For the love of native tunesCultural critic, writer, folklorist. Satya Mohan Joshi, 94, is all of these things.
Cultural critic, writer, folklorist. Satya Mohan Joshi, 94, is all of these things. He has travelled all over Nepal, studying the various cultures that the country has given birth to. He has studied everything from the language and music to the traditional rituals that people use in their everyday living. He is a three-time recipient of the Madan Puraskar—for his work related to folk studies, Nepali numismatics and the traditions in the Karnali region. He founded the Rastriya Nach Ghar, has penned 15 works of drama and is the present chancellor of Nepal Bhasa Academy. In recognition of his contribution to Nepali arts and letters, he was honoured with a Doctor of Literature degree by Kathmandu University, and the Village Theatre in Lazimpat has been recently renamed as the Satya Mohan Joshi Theatre. Anup Ojha met with the living legend to talk about how Joshi got the ball rolling in Nepal on ethno-music research.
How did you get interested in folk songs and folk art?
When I was growing up, Juddha Shamsher Jung Bahadur Rana was the prime minister of the country, and I was assigned by his aides to work in Tanahun and Lamjung; I had to survey the districts and create reports about the social economy of these places. As I traversed the districts, I’d chance upon people singing—in the fields, as they ploughed the fields or planted seedlings; in the jungles, when they went to collect firewood; and in the chautaras, where the people would fill the air with snatches of folk songs. In the evenings, the villages resounded with the sound of the madal being played in the rodhi ghars; and dance performances in the Maruni, Kaura, Chudka, Sorathi and Jhyamrey styles were an intrinsic part of village life. I was utterly fascinated by how music was such a huge part of life in Nepal’s hinterlands, and how the songs reflected so well the ethos of the people—and I was mesmerised by the sensibilities that informed the designs of the songs.

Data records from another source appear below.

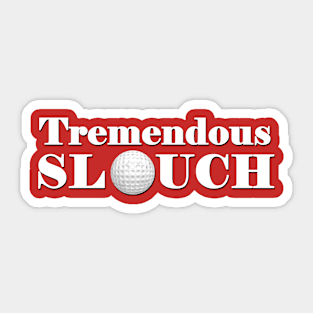 Tremendous Slouch Sticker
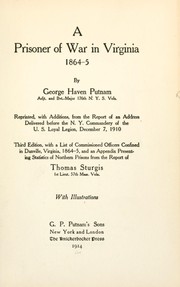 Cover of: A prisoner of war in Virginia 1864-5 by George Haven Putnam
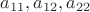 $a_{11},a_{12},a_{22}$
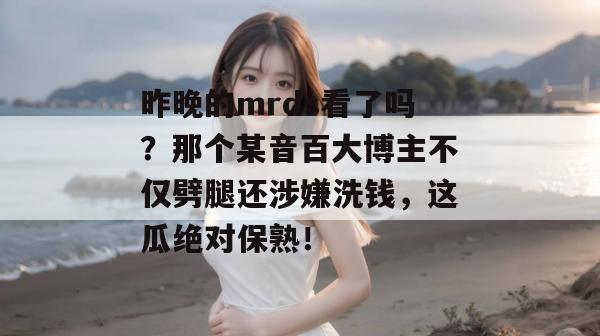 昨晚的mrds看了吗?那个某音百大博主不仅劈腿还涉嫌洗钱,这瓜绝对保熟! 昨晚的mrds看了吗?那个某音百大博主不仅劈腿还涉嫌洗钱,这瓜绝对保熟!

You were able to publicise the songs even in an era when Radio Nepal hadn’t been born and when most Nepalis didn’t own radios. How did you do that?

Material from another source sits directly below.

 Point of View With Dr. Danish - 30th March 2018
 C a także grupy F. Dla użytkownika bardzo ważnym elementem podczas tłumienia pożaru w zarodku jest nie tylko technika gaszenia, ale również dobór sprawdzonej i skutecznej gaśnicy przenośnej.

When I travelled to Nepal’s villages, I came to understand that Nepali folk songs were poetry. I wanted to share these songs with all Nepalis, but because we didn’t have the radio and radio stations back then, I thought about publishing the songs. I transcribed the songs, without the help of recorders, as the people sang them, and I soon had a collection. In 1946, I sent some of the lyrics to Sarada, a literary magazine in Kathmandu edited by Riddhi Bahadur Malla and Bal Krishna Sama. Sama recommended that I provide the contexts for the songs and that’s how they published the lyrics—they were printed along with their histories and my analytical write-ups about them. I later collated all the
lyrics that appeared in the magazine and created a book from the collection—Hamro Lok Sanskriti—for which I was awarded the Madan Puraskar in 1956.
How did the readers respond to your work?
Before these lyrics got published in Sarada, most people didn’t think folk songs were art. They even had a term for them—Kanthe geet—which means inferior songs. But Sama understood the real artistic value of folk music, and he thus encouraged me to keep a record of them. And we tried to inform the public about the value of our folks songs: how Nepali folk songs weave tapestries about
myriad subjects—there are songs about the birds and nature; there are songs, known as the Dai geet, for example, to be sung when straw is being rounded up into bales.
How difficult was it for you to conduct the research on the songs and write about your findings?
It was difficult in the beginning. I wasn’t a student of ‘cultural studies’, and I didn’t know anything about research methodologies and such. When I was transcribing these songs, no one had written about Nepali folk music and the pastoral arts. While it’s true that Laxmi Prasad Devkota had written Muna Madan in the jhyaure bhaka, he hadn’t written a treatise on folk music; and Dharma Raj Thapa used to compose folk music, but again, he was creating folk art, not analysing it. So I had to learn how to do the research without there being anyone to guide me. But I learned as I went along, and I’m happy that I worked on folk music.